Why wont RPG Publishers a dopt an Open Data policy?

I often wonder how much of the decline of Tabletop RPGs is due to the failure of publishers to adopt an Open Data model surrounding their IP. Like most of my fellow old-school geeks, I’ve watched the dwindling of games like DnD and Rolemaster with a fair bit of melancholy. Sure, competition from other entertainment sources is a big reason for this but I think we don’t acknowledge the impact the closed nature of publishers and IP managers on the hobby.    Too tight control and an attempt at trying to force what is basically a subscription model  has a greater impact on making the hobby less relevant than we give it credit for.

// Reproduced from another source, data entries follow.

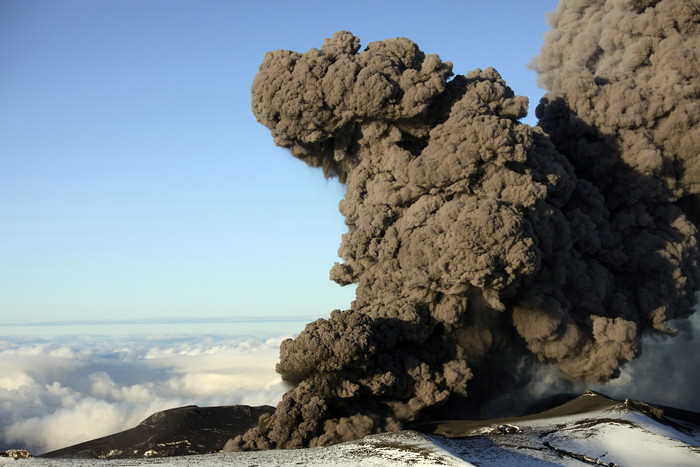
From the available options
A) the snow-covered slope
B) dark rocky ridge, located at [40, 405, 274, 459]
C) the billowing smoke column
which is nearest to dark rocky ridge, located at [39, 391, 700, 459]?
dark rocky ridge, located at [40, 405, 274, 459]

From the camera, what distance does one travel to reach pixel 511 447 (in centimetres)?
2897

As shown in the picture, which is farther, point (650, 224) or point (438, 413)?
point (650, 224)

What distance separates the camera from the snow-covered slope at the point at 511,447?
1030 inches

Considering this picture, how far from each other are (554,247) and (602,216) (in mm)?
4837

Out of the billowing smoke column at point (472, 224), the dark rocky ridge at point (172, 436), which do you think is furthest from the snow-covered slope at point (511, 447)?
the dark rocky ridge at point (172, 436)

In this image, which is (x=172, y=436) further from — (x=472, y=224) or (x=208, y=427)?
(x=472, y=224)

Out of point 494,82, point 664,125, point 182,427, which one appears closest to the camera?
A: point 182,427

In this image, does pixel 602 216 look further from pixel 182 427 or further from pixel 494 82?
pixel 182 427

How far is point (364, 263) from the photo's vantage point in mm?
38938

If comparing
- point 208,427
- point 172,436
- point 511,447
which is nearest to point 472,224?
point 511,447

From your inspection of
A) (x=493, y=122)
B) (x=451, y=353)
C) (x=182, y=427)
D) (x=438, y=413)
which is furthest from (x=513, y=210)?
(x=182, y=427)

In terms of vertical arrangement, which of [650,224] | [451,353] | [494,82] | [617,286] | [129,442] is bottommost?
[129,442]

Running a tabletop roleplaying game is a derivative work by its very nature, with a fair bit of work being injected by the GM and players.  We live in arguably the most accessible period in human history for creating derivative works yet tools and resources are stagnant in the community, I believe largely because of a failure of RPG publishers to make datasets for their game easily available.   Most games present a player or GM with table after table of numbers to look-up, calculate or reference during gameplay but almost none of them make that data available in a way the community can manipulate or build on.  Fans faced with a desire to create tools for the game are forced to hand type large datasets on their own, often wondering if going to all that work will get slammed by the publisher for a violation of their copyright, or made irrelevant with the inevitable next edition of the game where they’ll have to retype the entire dataset again.

Overall I think this lack of openness further wears away at an already eroding potential fanbase and publishers would do well to find ways to further enable the community.  Instead of trying to strictly control the player experience they should be releasing information to facilitate players building deeper experiences and sharing that with other potential fans.   It could be the ship has already sailed for this hobby and nothing can arrest the continued attrition in the community but I can’t quiet give up hope for a tabletop Renascence as there has been for board games.  I just hope if that time arrives for the hobby that publishers will be ready to meet the opportunity as open partners rather than theme park vendors.